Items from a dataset
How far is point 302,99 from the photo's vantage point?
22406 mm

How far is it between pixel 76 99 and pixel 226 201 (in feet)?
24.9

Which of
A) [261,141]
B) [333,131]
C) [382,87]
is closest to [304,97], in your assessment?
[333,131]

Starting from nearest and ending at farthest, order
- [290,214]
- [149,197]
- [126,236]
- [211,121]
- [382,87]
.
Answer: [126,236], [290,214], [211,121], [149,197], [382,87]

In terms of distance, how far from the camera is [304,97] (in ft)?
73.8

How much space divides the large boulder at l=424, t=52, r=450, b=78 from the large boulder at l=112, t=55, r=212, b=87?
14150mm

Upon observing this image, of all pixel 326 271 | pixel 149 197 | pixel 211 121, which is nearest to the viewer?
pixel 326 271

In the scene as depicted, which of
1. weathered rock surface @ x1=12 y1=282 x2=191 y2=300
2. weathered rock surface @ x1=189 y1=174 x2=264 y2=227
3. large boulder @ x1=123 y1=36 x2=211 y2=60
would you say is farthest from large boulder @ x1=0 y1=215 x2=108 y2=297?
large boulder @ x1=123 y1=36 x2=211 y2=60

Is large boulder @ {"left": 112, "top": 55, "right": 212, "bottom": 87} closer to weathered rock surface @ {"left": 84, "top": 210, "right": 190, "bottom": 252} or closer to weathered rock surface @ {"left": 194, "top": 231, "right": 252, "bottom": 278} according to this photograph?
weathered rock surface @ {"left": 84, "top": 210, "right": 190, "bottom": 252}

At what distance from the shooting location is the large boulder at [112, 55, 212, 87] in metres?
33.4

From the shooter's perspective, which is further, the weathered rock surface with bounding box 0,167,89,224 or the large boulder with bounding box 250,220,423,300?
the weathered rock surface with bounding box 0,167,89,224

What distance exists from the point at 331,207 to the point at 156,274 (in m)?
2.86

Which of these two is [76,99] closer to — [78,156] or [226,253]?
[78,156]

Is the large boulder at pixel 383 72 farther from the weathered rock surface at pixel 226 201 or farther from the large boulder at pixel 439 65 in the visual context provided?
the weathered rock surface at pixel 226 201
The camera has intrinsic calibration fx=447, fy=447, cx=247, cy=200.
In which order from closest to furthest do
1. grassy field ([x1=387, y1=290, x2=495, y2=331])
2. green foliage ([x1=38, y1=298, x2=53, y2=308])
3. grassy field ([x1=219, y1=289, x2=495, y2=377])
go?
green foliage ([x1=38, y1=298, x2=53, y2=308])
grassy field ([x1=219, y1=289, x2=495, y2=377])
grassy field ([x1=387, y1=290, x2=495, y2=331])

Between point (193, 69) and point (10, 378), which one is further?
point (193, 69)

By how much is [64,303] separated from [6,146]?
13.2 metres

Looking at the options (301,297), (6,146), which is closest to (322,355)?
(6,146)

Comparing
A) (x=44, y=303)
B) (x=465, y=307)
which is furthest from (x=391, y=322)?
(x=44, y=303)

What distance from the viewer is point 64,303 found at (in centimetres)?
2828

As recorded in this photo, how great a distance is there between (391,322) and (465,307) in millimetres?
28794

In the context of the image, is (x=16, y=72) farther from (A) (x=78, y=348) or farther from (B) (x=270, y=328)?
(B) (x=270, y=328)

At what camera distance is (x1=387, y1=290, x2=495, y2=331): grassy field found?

...

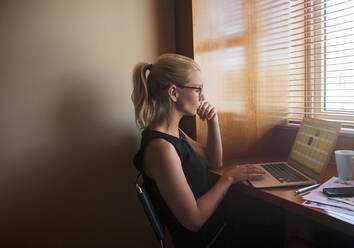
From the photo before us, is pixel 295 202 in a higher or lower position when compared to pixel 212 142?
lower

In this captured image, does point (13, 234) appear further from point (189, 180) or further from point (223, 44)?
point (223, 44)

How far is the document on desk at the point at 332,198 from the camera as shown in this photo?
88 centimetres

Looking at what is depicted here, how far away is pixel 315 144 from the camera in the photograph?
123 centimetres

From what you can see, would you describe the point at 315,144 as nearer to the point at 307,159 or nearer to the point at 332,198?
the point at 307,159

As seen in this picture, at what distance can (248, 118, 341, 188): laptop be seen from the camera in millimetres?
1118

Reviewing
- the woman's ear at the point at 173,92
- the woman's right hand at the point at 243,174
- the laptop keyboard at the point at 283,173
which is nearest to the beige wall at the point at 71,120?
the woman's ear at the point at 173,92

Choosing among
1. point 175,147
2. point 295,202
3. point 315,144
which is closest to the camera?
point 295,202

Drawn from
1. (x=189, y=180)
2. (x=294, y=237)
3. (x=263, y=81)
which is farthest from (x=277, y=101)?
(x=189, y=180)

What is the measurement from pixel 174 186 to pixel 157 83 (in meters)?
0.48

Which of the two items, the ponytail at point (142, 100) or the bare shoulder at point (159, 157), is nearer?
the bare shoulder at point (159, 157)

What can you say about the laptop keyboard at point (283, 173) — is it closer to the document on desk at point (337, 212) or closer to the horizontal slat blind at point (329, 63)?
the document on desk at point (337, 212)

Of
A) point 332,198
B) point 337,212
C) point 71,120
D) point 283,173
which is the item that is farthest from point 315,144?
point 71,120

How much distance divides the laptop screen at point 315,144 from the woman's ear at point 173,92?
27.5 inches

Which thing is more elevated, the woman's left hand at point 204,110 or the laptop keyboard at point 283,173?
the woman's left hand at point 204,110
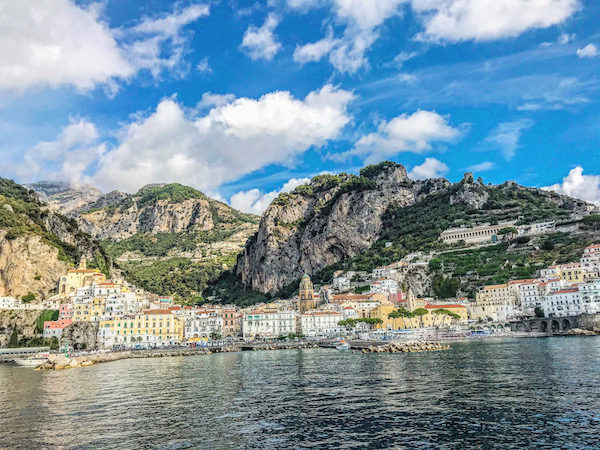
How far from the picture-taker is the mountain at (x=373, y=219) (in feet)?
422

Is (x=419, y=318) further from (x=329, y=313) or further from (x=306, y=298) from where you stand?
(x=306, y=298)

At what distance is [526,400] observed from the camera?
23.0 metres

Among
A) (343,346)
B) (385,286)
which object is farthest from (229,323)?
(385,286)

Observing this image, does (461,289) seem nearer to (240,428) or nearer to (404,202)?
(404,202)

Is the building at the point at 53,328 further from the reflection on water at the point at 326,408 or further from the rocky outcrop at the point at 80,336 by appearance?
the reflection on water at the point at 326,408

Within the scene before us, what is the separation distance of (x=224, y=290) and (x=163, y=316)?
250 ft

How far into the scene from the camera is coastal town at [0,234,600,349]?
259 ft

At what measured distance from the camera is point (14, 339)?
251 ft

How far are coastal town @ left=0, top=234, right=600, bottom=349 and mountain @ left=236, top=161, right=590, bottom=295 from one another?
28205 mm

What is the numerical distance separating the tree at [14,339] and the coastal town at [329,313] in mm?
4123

_SHORT EXERCISE_
Identify each line in the listing above that contains the word "does" and copy those lines in full.

_ANSWER TO THE EXERCISE_
In this captured image, does point (13, 234) appear further from point (189, 180) or further from point (223, 44)?
Observing this image, does (461,289) seem nearer to (240,428) or nearer to (404,202)?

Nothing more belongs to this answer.